■ **Passage**:

From the Pre-Raphaelites to Tolkien and Constable to Jacobean architecture the monthly packages feature a wealth of art, objects and incredible tales from Birmingham’s collections. Passes are now available to buy, giving access to enthralling content created by Birmingham Museums’ experts.
The monthly pass for March offers an enjoyable exploration of the Baroque Art of Northern Europe and an insight into the War of the Three Kingdoms with an overview of the English Civil War. Also, to be discovered are the many animals hidden in the Jacobean architecture of Aston Hall, plus a leisurely stroll through railway journeys featured in artworks from Birmingham’s collections.
April’s content includes the extraordinary story of how three young students questioned and rejected academic art training to eventually become the world-renowned Pre-Raphaelite Brotherhood. There’s also a wander through the rural landscape of Tolkien’s childhood, the paintings of English painter, Albert Moore, and a closer look at John Constable’s remarkable study of clouds.
Alex Nicholson-Evans, Commercial Director at Birmingham Museums Trust, said: “Be it the revolutionary Pre-Raphaelites, the bold realism of Baroque art or Tolkien’s idyllic childhood landscape, there’s a wealth of compelling stories behind Birmingham’s collections.

■ **Data provided**:
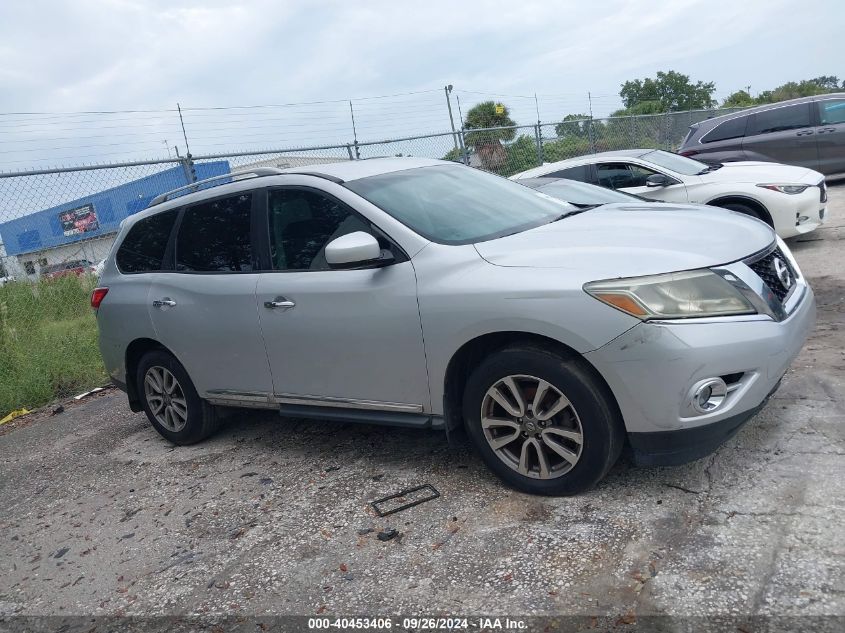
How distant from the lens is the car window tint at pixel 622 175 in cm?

■ **Instructions for the task**:
Pick up the piece on Birmingham Museums' monthly passes where it stops, and keep writing it.

■ **Reply**:
“In a continued period of isolation for so many people – and while we’re unable to open our museums and historic properties – Birmingham Museums on Demand is a wonderful opportunity to continue access to the collections through these fascinating lectures and talks.”
The English Ship Hampton Court in a Gale by Willem van de Velde the Younger / Study of Clouds by John Constable
Birmingham Museums on Demand gives access to exclusive digital content created by in-house experts. Launched in February this year, this brand-new digital service creates monthly packages featuring the fascinating stories behind Birmingham’s collections available online to watch anytime, anywhere in the world.
Viewers can purchase a one-month Birmingham Museums on Demand pass costing £20. Each month a new package of four exclusive talks and lectures created by Birmingham Museums will be released. Both Members and Patrons of Birmingham Museums receive a discount of 25%. All proceeds go towards supporting Birmingham Museums Trust, helping to conserve its historic sites and world class collections.
Birmingham Museums on Demand monthly passes are available to buy at birminghammuseums.org.uk.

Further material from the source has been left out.